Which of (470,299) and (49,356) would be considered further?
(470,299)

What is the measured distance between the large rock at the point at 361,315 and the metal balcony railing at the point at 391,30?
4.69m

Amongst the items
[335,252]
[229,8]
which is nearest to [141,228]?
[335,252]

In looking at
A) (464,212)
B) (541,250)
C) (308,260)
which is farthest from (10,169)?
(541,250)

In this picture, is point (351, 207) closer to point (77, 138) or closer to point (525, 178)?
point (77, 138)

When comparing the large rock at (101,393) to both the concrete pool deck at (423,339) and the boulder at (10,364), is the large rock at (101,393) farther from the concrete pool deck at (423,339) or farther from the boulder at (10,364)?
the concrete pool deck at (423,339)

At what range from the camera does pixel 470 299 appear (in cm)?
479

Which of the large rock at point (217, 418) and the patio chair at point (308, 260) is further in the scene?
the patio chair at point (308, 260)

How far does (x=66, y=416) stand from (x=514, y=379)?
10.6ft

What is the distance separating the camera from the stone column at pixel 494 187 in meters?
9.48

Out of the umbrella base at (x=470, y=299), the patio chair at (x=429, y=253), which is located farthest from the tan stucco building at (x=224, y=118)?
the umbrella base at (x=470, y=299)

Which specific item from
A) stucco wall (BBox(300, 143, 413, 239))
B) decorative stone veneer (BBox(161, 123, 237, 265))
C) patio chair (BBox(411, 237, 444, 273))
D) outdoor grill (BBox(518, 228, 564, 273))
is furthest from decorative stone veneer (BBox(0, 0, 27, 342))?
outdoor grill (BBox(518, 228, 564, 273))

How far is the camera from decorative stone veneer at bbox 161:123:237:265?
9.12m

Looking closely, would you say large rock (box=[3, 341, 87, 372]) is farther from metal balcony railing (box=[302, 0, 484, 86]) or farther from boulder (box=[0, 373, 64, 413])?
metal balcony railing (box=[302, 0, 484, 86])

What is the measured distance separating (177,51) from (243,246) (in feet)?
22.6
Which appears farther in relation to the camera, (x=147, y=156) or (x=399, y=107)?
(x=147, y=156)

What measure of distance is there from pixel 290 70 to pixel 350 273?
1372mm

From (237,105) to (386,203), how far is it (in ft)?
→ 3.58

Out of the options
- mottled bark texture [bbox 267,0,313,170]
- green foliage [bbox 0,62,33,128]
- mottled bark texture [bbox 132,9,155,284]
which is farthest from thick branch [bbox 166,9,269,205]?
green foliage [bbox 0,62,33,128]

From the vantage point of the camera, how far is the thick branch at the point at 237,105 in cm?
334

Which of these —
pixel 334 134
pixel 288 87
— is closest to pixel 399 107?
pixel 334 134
________________________________________
=== Given exercise ===
Reproduce all of the data above line for line, without changing a character.

=== Exercise output ===
Which of (470,299) and (49,356) would be considered further?
(470,299)

What is the measured distance between the large rock at the point at 361,315 and the metal balcony railing at the point at 391,30?
4.69m

Amongst the items
[335,252]
[229,8]
which is nearest to [141,228]?
[335,252]

In looking at
A) (464,212)
B) (541,250)
C) (308,260)
which is farthest from (10,169)?
(541,250)

In this picture, is point (351, 207) closer to point (77, 138) or closer to point (525, 178)?
point (77, 138)

When comparing the large rock at (101,393) to both the concrete pool deck at (423,339) and the boulder at (10,364), is the large rock at (101,393) farther from the concrete pool deck at (423,339) or farther from the boulder at (10,364)?
the concrete pool deck at (423,339)

At what range from the camera does pixel 470 299 appear (in cm)?
479

Which of the large rock at point (217, 418) and the patio chair at point (308, 260) is further in the scene?
the patio chair at point (308, 260)

How far does (x=66, y=416) stand from (x=514, y=379)?
10.6ft

What is the distance separating the camera from the stone column at pixel 494 187 in meters?
9.48

Out of the umbrella base at (x=470, y=299), the patio chair at (x=429, y=253), which is located farthest from the tan stucco building at (x=224, y=118)?
the umbrella base at (x=470, y=299)

Which specific item from
A) stucco wall (BBox(300, 143, 413, 239))
B) decorative stone veneer (BBox(161, 123, 237, 265))
C) patio chair (BBox(411, 237, 444, 273))
D) outdoor grill (BBox(518, 228, 564, 273))
is furthest from decorative stone veneer (BBox(0, 0, 27, 342))?
outdoor grill (BBox(518, 228, 564, 273))

How far is the camera from decorative stone veneer at bbox 161:123:237:265?
9.12m

Looking closely, would you say large rock (box=[3, 341, 87, 372]) is farther from metal balcony railing (box=[302, 0, 484, 86]) or farther from boulder (box=[0, 373, 64, 413])?
metal balcony railing (box=[302, 0, 484, 86])

What is the measured distance separating (177,51) from (243,246) (in feet)?
22.6
Which appears farther in relation to the camera, (x=147, y=156) or (x=399, y=107)?
(x=147, y=156)

What measure of distance is there from pixel 290 70 to pixel 350 273?
1372mm

From (237,105) to (386,203), how far is it (in ft)?
→ 3.58

Out of the options
- mottled bark texture [bbox 267,0,313,170]
- green foliage [bbox 0,62,33,128]
- mottled bark texture [bbox 132,9,155,284]
which is farthest from thick branch [bbox 166,9,269,205]?
green foliage [bbox 0,62,33,128]

From the vantage point of the camera, how far is the thick branch at the point at 237,105 in cm?
334

Which of these —
pixel 334 134
pixel 288 87
— is closest to pixel 399 107?
pixel 334 134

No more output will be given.